Soln: $\sqrt{3}x^{2} + 2\sqrt{2}x – 2\sqrt{3} = 0$

The given equation is in the form of ax2 +  bx + c = 0

$here a = \sqrt{3} , b = 2\sqrt{2}x and c = -2\sqrt{3}$

The discriminant is,  D = b2 – 4ac

$(2\sqrt{2})^{2} – (4\times \sqrt{3}\times – 2\sqrt{3})$

D  = 8 + 24 = 32

The discriminant, D of the following equation is 32.

6)  x2 – x + 1 = 0

Soln:    x2 – x + 1 = 0

The given equation  is in the form of ax2 + bx + c = 0

Here,  a =1 , b = -1 and  c = 1

The discriminant is D = b2 – 4ac

(-1)2 – 4 x 1 x 1

1 – 4 = – 3

Therefore, The discriminant D of the following  equation is -3.

Q.2: 1)   16x2 =  24x + 1

Soln:  16x2 – 24x – 1 = 0

The given equation can be written in the form of,  ax2 +  bx + c = 0

the discriminant is given by the following equation,  D = b2 – 4ac

here, a = 16 , b = -24 and c = – 1

Therefore, the discriminant is given as,

D = (-24)2 – 4(16)(-1)

= 576 + 64

= 640

For a quadratic equation to have real roots, D $\geq$  0.

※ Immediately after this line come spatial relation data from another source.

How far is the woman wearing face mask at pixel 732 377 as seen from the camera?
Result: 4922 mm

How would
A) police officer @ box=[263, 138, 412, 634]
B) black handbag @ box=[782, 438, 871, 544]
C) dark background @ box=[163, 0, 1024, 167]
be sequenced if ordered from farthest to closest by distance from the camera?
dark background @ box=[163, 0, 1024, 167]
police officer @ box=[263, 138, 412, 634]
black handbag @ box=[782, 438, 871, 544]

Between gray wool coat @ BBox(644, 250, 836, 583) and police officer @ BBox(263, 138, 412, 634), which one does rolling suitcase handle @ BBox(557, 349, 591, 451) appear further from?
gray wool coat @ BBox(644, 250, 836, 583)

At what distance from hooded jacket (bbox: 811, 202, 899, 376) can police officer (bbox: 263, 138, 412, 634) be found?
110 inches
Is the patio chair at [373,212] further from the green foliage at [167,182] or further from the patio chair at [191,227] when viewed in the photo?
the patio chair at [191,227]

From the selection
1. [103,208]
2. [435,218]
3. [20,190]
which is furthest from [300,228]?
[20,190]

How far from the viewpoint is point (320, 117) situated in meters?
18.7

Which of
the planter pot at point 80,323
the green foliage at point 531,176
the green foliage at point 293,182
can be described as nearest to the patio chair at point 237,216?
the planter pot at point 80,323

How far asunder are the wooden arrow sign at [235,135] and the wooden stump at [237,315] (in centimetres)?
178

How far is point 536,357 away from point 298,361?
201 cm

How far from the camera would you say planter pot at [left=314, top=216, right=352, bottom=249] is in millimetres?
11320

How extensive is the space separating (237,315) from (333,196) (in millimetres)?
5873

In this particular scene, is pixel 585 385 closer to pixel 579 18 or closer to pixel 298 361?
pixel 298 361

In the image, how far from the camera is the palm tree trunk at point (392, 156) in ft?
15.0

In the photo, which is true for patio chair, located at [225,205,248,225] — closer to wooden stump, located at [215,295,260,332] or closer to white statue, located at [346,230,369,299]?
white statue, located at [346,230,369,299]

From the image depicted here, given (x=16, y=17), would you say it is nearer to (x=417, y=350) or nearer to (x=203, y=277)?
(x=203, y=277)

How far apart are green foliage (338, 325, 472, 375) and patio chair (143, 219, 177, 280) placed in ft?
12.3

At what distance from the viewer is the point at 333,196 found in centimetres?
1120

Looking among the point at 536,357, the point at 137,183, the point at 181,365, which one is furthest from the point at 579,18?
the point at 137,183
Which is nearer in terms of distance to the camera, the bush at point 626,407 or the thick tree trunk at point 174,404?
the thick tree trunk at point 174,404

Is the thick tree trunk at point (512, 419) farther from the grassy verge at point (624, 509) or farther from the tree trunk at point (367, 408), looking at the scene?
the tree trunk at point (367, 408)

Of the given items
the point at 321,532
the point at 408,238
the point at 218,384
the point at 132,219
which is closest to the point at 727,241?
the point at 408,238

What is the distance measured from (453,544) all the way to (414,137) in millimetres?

Here it can be seen that the equation satisfies this condition, hence it has real roots.

the roots of an equation can be found out by using,

$x = \frac{-b \pm \sqrt{D}}{2a}$

Therefore, the roots of the following equation are as follows,

$x = \frac{-(-24)\pm \sqrt{640}}{2(16)}$

$x = \frac{24\pm 8\sqrt{10}}{32}$

$x = \frac{3\pm \sqrt{10}}{4}$

The values of x for both the cases will be :

$x = \frac{3+ \sqrt{10}}{4}$ and,

$x = \frac{3-\sqrt{10}}{4}$

2)  x2 + x + 2 = 0

Soln:   x2 + x + 2 = 0

The given equation can be written in the form of,  ax2 +  bx + c = 0

the discriminant is given by the following equation,  D = b2 – 4ac

here, a = 1, b = 1 and c = 2.

Therefore, the discriminant is given as,

D  = (1)2 –  4(1)(2)

=  1 – 8

= – 7

For a quadratic equation to have real roots, D $\geq$   0.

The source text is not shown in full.